# Dirt jumps on Long Island?



## Brenan2003 (Nov 13, 2017)

Me and a friend have had dirt jumps on Long Island for a while now, but there small. We are keeping up with it and always adding more to it, but we are looking for others. I have been to the one near miller place, but that’s it. We found other one but they have been abandoned for years. When I get a chance I will post some pictures of our dirt jumps but I want to see your dirt jumps and other ones you know of. If you want to stay private of keep the spot private just pm me, so let’s see them.


----------



## racefit (Aug 26, 2010)

Where is the Miller Place one?

I’ve looked for it but couldn’t find it. 

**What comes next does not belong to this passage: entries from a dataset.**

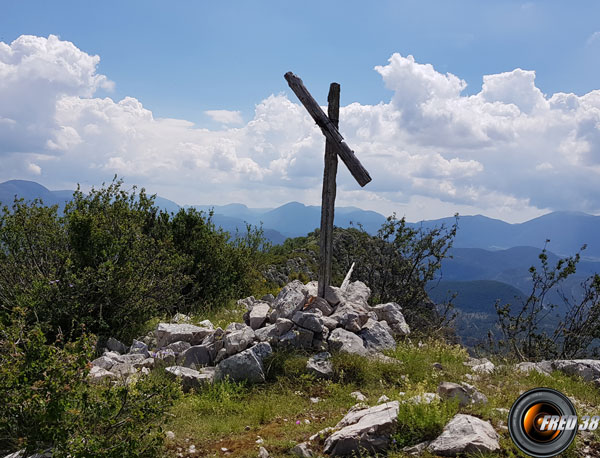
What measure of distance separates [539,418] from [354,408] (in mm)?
2429

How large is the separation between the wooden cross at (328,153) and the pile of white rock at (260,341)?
0.90 metres

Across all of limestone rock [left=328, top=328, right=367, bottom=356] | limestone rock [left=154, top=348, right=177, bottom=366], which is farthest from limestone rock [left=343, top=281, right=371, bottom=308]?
limestone rock [left=154, top=348, right=177, bottom=366]

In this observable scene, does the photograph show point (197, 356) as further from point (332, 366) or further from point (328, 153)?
point (328, 153)

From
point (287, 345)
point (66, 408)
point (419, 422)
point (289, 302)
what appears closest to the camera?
point (66, 408)

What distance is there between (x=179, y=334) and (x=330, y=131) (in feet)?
18.6

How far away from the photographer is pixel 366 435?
16.6ft

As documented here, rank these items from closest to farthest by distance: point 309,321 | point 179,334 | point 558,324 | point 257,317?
point 309,321, point 179,334, point 257,317, point 558,324

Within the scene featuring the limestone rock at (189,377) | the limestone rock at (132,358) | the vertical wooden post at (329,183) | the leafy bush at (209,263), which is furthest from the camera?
the leafy bush at (209,263)

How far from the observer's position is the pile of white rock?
7742mm

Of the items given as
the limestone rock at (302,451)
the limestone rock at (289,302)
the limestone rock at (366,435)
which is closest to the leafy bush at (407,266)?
the limestone rock at (289,302)

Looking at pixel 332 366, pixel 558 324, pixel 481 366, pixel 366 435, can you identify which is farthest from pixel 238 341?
pixel 558 324

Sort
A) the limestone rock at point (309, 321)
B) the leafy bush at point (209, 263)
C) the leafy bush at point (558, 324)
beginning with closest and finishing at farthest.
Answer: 1. the limestone rock at point (309, 321)
2. the leafy bush at point (558, 324)
3. the leafy bush at point (209, 263)

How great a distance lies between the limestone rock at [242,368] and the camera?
7.68m

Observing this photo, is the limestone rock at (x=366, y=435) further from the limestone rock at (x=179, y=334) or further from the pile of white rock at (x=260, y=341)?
the limestone rock at (x=179, y=334)
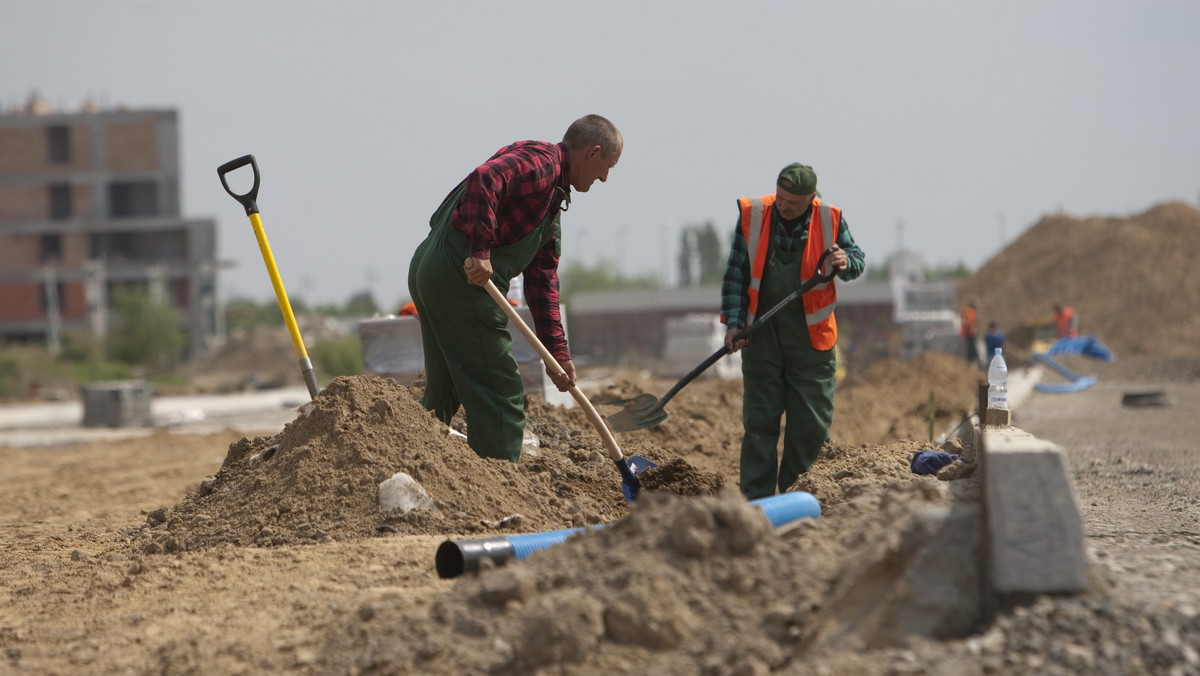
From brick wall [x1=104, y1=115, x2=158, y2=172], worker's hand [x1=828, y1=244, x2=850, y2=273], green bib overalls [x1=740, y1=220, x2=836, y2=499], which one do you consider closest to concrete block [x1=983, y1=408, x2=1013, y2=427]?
green bib overalls [x1=740, y1=220, x2=836, y2=499]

Sent from my iPad using Tapatalk


----------



## Brenan2003 (Nov 13, 2017)

I will pm you for the direction to it.


----------



## Brenan2003 (Nov 13, 2017)

racelift


----------



## .WestCoastHucker. (Jan 14, 2004)

not that i care about that spot because i don't dig there, but directions to a jump spot is the beginning of it's end. as someone who has lost multiple places along the way because of people giving directions online, please reserve directions to jump spots to PM's...


----------



## Brenan2003 (Nov 13, 2017)

WestCoastHucker now that I think about it yea that is pretty dumb of me I removed it and will pm him the directions.


----------